Supplied text section start

Dr. Elvira Rawson de Dellepiane (née Elvira Rawson; April 19, 1867 – June 4, 1954) was an Argentine militant suffragist and the second woman to receive a medical degree in Argentina. She was an activist for women's and children's rights and was known as "the mother of women's rights in Argentina".

==Early years==
Rawson de Dellepiane was born in Junín, Argentina to Colonel Juan de Dios Rawson. She belonged to the renowned family of dean Gregorio Funes who was considered the father of history of Argentina. She was educated in Buenos Aires, receiving her university doctoral degree in medicine on 29 September 1892 from the University of Buenos Aires. Earlier to this, she had obtained a certificate from the Ecole Normale de Mendoza in teaching after that she had worked as a teacher for one year before starting her medical education. A year earlier, she married Doctor Manuel Dellepiane. Her doctoral thesis, which received the acclaim of Gregorio Aráoz Alfaro, a renowned physician of Argentina, was on "Notes on hygiene in women". She had seven children.

==Career==
After her graduation she started practicing medicine. She devotedly promoted numerous projects, which included the establishment of the first school cafeteria in the country. In 1919, she was one of the founders of the Association Pro-Derechos de la Mujer. From 1920 to 1922, she served as professor of hygiene and child care at the National Home for Military Orphans (1920–22). In 1916, she was the organizer and director of the first vacation home for chronically ill women teachers, the Vacation Colony in Uspallata. During the period of 1907 to 1918, she was a medical inspector for the National Department of Hygiene (Departamento Nacional de Higiene). She served on the National Council of Education (Consejo Nacional de Educación) (1919–34).

Supplied text section end
Entries supplied section start

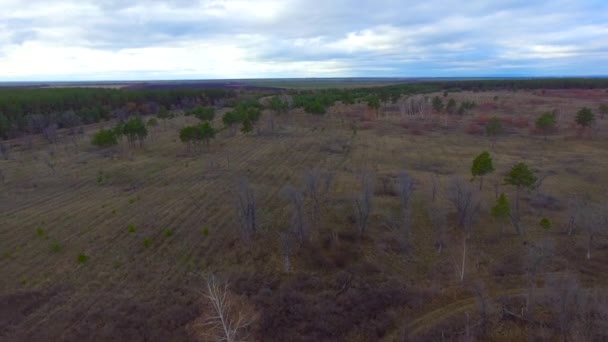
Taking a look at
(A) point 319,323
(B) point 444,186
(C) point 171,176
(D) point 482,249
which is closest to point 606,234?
(D) point 482,249

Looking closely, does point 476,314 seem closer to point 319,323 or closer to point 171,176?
point 319,323

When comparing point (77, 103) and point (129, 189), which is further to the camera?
point (77, 103)

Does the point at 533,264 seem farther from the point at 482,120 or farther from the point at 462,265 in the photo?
the point at 482,120

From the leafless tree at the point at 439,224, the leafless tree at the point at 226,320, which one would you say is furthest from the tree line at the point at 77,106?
the leafless tree at the point at 439,224

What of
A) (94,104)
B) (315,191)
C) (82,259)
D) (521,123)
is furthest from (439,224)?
(94,104)

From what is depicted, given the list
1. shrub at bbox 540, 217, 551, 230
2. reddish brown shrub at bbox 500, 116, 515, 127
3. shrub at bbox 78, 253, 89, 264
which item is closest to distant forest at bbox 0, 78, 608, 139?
reddish brown shrub at bbox 500, 116, 515, 127

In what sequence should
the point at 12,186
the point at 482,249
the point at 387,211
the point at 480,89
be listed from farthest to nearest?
the point at 480,89 < the point at 12,186 < the point at 387,211 < the point at 482,249

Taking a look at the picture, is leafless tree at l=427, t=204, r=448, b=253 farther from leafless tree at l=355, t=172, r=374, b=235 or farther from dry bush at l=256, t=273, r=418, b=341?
dry bush at l=256, t=273, r=418, b=341

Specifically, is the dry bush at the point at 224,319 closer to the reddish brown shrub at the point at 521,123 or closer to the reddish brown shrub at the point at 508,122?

Entries supplied section end

Resume the biography of Elvira Rawson de Dellepiane right after its last sentence. The lines have nothing to do with the text about Elvira Rawson de Dellepiane.

In her commitment towards promoting rights of women in Argentina, she established the Centro Feminista in 1905, which was subsequently renamed to the Centro Juana Manuela Gorriti. In 1910, she pioneered the movement to establish civil code for women. In 1919, she established the Asociación Pro-Derechos de la Mujer; Alfonsina Storni, the Argentine writer and many others were her associates in this effort.

Among her career achievements are establishing the National Women's Council, participation in the First International Women's Congress in 1910, which was held in Buenos Aires, promoting subjects of Sociology, Law and Education, establishing the Maternal Center, known as "Juana Gorriti" (maternity home for unwed mothers) in 1910, founding the Association for Women-rights in 1919, making the practice of a "glass of milk" compulsory in schools, and writing many reports on the status and condition of women, and school households.